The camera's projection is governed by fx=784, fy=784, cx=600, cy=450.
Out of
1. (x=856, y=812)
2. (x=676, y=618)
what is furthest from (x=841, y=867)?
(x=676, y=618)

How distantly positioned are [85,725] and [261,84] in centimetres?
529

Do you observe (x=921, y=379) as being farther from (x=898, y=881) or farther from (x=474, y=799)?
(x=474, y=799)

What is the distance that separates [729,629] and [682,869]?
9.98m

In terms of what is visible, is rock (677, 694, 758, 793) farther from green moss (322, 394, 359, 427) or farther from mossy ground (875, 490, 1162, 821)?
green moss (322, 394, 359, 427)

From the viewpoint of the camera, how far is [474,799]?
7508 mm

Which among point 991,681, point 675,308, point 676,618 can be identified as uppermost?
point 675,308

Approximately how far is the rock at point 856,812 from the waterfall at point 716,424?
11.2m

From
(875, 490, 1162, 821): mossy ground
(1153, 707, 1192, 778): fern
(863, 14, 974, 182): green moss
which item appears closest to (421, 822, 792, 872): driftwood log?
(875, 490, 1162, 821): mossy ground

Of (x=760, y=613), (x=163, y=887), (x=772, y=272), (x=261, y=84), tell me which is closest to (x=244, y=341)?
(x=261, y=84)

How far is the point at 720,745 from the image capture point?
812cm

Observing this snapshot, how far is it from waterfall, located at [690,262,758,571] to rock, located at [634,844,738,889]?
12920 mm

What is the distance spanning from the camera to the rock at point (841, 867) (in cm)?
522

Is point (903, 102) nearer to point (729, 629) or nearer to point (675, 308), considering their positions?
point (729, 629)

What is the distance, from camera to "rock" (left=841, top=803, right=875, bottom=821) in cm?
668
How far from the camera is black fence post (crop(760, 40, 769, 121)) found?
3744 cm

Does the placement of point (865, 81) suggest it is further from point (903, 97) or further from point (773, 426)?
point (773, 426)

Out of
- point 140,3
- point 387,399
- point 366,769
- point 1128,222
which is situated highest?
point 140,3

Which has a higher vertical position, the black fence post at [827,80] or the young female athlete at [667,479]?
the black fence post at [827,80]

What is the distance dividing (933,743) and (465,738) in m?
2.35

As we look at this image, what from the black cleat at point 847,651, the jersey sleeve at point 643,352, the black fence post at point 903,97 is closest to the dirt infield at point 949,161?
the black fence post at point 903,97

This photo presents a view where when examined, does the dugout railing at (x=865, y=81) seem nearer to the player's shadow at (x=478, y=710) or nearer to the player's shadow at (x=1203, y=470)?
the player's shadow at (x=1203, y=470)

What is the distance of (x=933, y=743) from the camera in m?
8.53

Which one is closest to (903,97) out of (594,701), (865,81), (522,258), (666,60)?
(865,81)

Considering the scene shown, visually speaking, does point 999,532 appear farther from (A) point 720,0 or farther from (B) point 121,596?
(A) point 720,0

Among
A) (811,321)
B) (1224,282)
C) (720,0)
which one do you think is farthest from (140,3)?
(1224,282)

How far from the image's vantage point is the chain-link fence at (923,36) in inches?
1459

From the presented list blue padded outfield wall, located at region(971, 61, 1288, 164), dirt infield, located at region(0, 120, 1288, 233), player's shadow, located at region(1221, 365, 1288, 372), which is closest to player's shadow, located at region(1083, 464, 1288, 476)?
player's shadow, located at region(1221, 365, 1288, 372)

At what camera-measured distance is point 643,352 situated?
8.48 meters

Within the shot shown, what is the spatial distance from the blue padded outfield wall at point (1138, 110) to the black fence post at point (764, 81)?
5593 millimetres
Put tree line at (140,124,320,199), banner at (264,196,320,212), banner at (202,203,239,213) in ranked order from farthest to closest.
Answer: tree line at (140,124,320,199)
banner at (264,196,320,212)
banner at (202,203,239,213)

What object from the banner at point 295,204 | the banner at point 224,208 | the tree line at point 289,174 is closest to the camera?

The exercise: Above are the records; copy all of them exactly.

Reply to the task:
The camera's projection is governed by fx=784, fy=784, cx=600, cy=450.
Out of
1. (x=856, y=812)
2. (x=676, y=618)
what is furthest from (x=841, y=867)?
(x=676, y=618)

How distantly positioned are [85,725] and [261,84] in centimetres?
529

Do you observe (x=921, y=379) as being farther from (x=898, y=881) or farther from (x=474, y=799)?
(x=474, y=799)

What is the distance that separates [729,629] and [682,869]?
9.98m

In terms of what is visible, is rock (677, 694, 758, 793) farther from green moss (322, 394, 359, 427) or farther from mossy ground (875, 490, 1162, 821)?
green moss (322, 394, 359, 427)

From the viewpoint of the camera, how far is [474,799]?
7508 mm

Which among point 991,681, point 675,308, point 676,618 can be identified as uppermost?
point 675,308

Approximately how far is the rock at point 856,812 from the waterfall at point 716,424?
11.2m

From
(875, 490, 1162, 821): mossy ground
(1153, 707, 1192, 778): fern
(863, 14, 974, 182): green moss
which item appears closest to (421, 822, 792, 872): driftwood log?
(875, 490, 1162, 821): mossy ground

Of (x=760, y=613), (x=163, y=887), (x=772, y=272), (x=261, y=84), tell me which is closest to (x=244, y=341)?
(x=261, y=84)

How far is the point at 720,745 from the image capture point?
812cm

Observing this snapshot, how far is it from waterfall, located at [690,262,758,571] to rock, located at [634,844,738,889]?
12920 mm

What is the distance spanning from the camera to the rock at point (841, 867) (in cm)?
522

Is point (903, 102) nearer to point (729, 629) or nearer to point (675, 308), considering their positions?
point (729, 629)

What is the distance, from camera to "rock" (left=841, top=803, right=875, bottom=821) in cm?
668
How far from the camera is black fence post (crop(760, 40, 769, 121)) found?
3744 cm

Does the placement of point (865, 81) suggest it is further from point (903, 97) or further from point (773, 426)?
point (773, 426)

Out of
- point 140,3
- point 387,399
- point 366,769
- point 1128,222
which is situated highest?
point 140,3

Which has a higher vertical position, the black fence post at [827,80] or the young female athlete at [667,479]?
the black fence post at [827,80]

What is the distance dividing (933,743) and (465,738) in m?
2.35

As we look at this image, what from the black cleat at point 847,651, the jersey sleeve at point 643,352, the black fence post at point 903,97 is closest to the dirt infield at point 949,161?
the black fence post at point 903,97

This photo presents a view where when examined, does the dugout railing at (x=865, y=81) seem nearer to the player's shadow at (x=478, y=710) or nearer to the player's shadow at (x=1203, y=470)?
the player's shadow at (x=1203, y=470)

What is the distance of (x=933, y=743) from the camera in m?
8.53

Which one is closest to (903,97) out of (594,701), (865,81), (522,258), (666,60)?
(865,81)

Considering the scene shown, visually speaking, does point 999,532 appear farther from (A) point 720,0 or farther from (B) point 121,596?
(A) point 720,0

Among
A) (811,321)
B) (1224,282)
C) (720,0)
which one do you think is farthest from (140,3)?
(1224,282)

How far from the image's vantage point is the chain-link fence at (923,36) in inches?
1459

From the presented list blue padded outfield wall, located at region(971, 61, 1288, 164), dirt infield, located at region(0, 120, 1288, 233), player's shadow, located at region(1221, 365, 1288, 372), which is closest to player's shadow, located at region(1083, 464, 1288, 476)?
player's shadow, located at region(1221, 365, 1288, 372)

At what camera-measured distance is point 643,352 situated?
8.48 meters

Within the shot shown, what is the spatial distance from the blue padded outfield wall at point (1138, 110) to the black fence post at point (764, 81)?
5593 millimetres
Put tree line at (140,124,320,199), banner at (264,196,320,212), banner at (202,203,239,213) in ranked order from farthest to closest.
Answer: tree line at (140,124,320,199)
banner at (264,196,320,212)
banner at (202,203,239,213)

What object from the banner at point 295,204 | the banner at point 224,208 | the tree line at point 289,174 is closest to the camera?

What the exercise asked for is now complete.